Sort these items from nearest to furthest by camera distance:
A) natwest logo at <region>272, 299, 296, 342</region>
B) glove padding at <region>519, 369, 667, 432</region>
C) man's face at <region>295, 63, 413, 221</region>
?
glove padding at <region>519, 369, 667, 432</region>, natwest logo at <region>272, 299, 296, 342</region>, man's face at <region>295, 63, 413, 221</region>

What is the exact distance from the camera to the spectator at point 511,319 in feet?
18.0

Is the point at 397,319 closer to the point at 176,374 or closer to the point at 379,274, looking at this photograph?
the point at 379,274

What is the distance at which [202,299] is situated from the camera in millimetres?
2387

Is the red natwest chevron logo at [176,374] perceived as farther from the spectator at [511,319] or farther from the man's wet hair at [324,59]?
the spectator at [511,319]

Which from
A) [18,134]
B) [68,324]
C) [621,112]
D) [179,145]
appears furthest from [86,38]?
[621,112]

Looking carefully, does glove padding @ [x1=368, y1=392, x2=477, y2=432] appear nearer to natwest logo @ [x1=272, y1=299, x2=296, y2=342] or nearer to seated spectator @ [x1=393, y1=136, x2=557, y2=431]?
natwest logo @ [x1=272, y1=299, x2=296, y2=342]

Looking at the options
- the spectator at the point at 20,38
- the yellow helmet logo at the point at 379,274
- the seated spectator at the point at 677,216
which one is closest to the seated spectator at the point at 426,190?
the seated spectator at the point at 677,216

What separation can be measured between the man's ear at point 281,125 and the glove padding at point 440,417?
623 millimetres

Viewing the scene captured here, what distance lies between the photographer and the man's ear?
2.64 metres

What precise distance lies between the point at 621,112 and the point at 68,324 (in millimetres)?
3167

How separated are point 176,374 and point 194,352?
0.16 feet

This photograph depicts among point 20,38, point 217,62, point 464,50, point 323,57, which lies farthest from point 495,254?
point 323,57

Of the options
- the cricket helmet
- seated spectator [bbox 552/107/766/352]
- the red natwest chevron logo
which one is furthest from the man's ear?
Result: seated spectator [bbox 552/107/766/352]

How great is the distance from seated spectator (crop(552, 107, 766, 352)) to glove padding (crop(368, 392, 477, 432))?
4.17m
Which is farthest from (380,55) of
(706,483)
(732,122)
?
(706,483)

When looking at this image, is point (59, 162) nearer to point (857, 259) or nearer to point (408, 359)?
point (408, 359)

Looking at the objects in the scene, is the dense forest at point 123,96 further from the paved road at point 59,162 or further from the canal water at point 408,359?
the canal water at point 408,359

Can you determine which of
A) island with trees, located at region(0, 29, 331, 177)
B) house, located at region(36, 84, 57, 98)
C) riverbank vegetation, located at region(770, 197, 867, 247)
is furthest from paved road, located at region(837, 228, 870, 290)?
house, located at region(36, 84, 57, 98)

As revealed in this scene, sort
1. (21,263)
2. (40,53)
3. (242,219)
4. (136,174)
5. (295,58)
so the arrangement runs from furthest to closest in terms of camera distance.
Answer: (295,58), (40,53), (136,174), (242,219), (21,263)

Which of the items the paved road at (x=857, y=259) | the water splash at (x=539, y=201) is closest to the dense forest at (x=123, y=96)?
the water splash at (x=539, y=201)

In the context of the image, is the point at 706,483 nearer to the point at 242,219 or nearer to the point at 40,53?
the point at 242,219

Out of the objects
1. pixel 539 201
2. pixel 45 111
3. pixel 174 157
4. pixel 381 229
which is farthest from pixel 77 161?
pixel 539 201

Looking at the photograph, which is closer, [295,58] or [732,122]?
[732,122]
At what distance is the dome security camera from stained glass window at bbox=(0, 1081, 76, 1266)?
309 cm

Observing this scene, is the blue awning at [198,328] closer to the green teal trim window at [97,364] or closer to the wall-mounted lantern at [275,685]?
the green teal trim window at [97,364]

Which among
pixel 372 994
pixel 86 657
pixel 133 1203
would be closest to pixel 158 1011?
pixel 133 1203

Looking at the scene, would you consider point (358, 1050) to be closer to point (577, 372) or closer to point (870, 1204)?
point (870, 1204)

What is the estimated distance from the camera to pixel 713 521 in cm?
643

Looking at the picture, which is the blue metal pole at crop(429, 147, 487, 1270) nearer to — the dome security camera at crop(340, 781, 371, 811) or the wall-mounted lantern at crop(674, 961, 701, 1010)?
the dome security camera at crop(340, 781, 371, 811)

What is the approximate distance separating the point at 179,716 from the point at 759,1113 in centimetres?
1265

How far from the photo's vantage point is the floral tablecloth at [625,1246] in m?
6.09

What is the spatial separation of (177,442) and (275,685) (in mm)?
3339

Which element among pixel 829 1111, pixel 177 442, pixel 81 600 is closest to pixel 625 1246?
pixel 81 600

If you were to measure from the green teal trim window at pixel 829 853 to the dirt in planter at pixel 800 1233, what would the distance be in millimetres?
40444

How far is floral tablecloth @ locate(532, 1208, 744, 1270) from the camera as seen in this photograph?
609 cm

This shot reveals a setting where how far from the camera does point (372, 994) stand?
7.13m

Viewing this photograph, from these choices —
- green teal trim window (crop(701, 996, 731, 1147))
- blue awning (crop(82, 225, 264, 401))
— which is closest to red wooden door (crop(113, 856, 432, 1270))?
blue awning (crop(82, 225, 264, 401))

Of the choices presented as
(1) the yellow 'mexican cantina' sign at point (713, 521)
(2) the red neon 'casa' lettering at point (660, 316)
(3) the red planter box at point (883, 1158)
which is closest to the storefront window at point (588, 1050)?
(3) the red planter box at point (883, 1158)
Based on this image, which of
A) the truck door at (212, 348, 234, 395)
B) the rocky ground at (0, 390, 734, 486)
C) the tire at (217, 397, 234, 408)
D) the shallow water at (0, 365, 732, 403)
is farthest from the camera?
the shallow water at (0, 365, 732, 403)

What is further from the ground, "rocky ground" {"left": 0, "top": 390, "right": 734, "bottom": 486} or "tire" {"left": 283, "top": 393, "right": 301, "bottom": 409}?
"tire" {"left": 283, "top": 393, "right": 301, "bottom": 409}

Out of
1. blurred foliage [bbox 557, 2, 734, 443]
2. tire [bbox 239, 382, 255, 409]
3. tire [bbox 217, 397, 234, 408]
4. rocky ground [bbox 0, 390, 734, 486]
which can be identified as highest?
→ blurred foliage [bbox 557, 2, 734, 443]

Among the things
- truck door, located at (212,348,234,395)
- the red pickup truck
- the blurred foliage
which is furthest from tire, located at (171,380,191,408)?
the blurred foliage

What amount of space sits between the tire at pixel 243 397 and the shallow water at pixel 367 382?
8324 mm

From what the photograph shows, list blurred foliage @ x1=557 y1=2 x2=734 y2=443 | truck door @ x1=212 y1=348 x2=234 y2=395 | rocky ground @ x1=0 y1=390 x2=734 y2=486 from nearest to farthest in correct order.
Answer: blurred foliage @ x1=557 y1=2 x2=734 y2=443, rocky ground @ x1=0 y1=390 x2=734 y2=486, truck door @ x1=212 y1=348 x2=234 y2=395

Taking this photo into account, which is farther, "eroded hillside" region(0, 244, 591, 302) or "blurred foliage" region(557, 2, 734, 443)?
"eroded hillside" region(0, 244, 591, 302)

────────────────

Exactly as written, give again every line from the one containing "This shot reveals" through the last line of the material above, and no other lines.

This shot reveals a setting where how far from the camera does point (372, 994) stand?
7.13m

Viewing this photograph, from these choices —
- green teal trim window (crop(701, 996, 731, 1147))
- blue awning (crop(82, 225, 264, 401))
— which is closest to red wooden door (crop(113, 856, 432, 1270))?
blue awning (crop(82, 225, 264, 401))

Of the choices presented as
(1) the yellow 'mexican cantina' sign at point (713, 521)
(2) the red neon 'casa' lettering at point (660, 316)
(3) the red planter box at point (883, 1158)
which is closest to the storefront window at point (588, 1050)?
(3) the red planter box at point (883, 1158)
Based on this image, which of
A) the truck door at (212, 348, 234, 395)
B) the rocky ground at (0, 390, 734, 486)
C) the tire at (217, 397, 234, 408)
D) the shallow water at (0, 365, 732, 403)
is farthest from the camera?
the shallow water at (0, 365, 732, 403)

What is further from the ground, "rocky ground" {"left": 0, "top": 390, "right": 734, "bottom": 486} or "tire" {"left": 283, "top": 393, "right": 301, "bottom": 409}?
"tire" {"left": 283, "top": 393, "right": 301, "bottom": 409}

Out of
1. blurred foliage [bbox 557, 2, 734, 443]
2. tire [bbox 239, 382, 255, 409]
3. tire [bbox 217, 397, 234, 408]
4. rocky ground [bbox 0, 390, 734, 486]
which can be identified as highest?
→ blurred foliage [bbox 557, 2, 734, 443]

Among the things
- truck door, located at (212,348,234,395)
- the red pickup truck
- the blurred foliage
which is furthest from tire, located at (171,380,191,408)?
the blurred foliage

What amount of space sits between the tire at pixel 243 397 and the shallow water at pixel 367 382?
8324 mm

From what the photograph shows, list blurred foliage @ x1=557 y1=2 x2=734 y2=443 | truck door @ x1=212 y1=348 x2=234 y2=395 | rocky ground @ x1=0 y1=390 x2=734 y2=486 from nearest to farthest in correct order.
Answer: blurred foliage @ x1=557 y1=2 x2=734 y2=443, rocky ground @ x1=0 y1=390 x2=734 y2=486, truck door @ x1=212 y1=348 x2=234 y2=395

Taking this photo into account, which is farther, "eroded hillside" region(0, 244, 591, 302) or "blurred foliage" region(557, 2, 734, 443)?
"eroded hillside" region(0, 244, 591, 302)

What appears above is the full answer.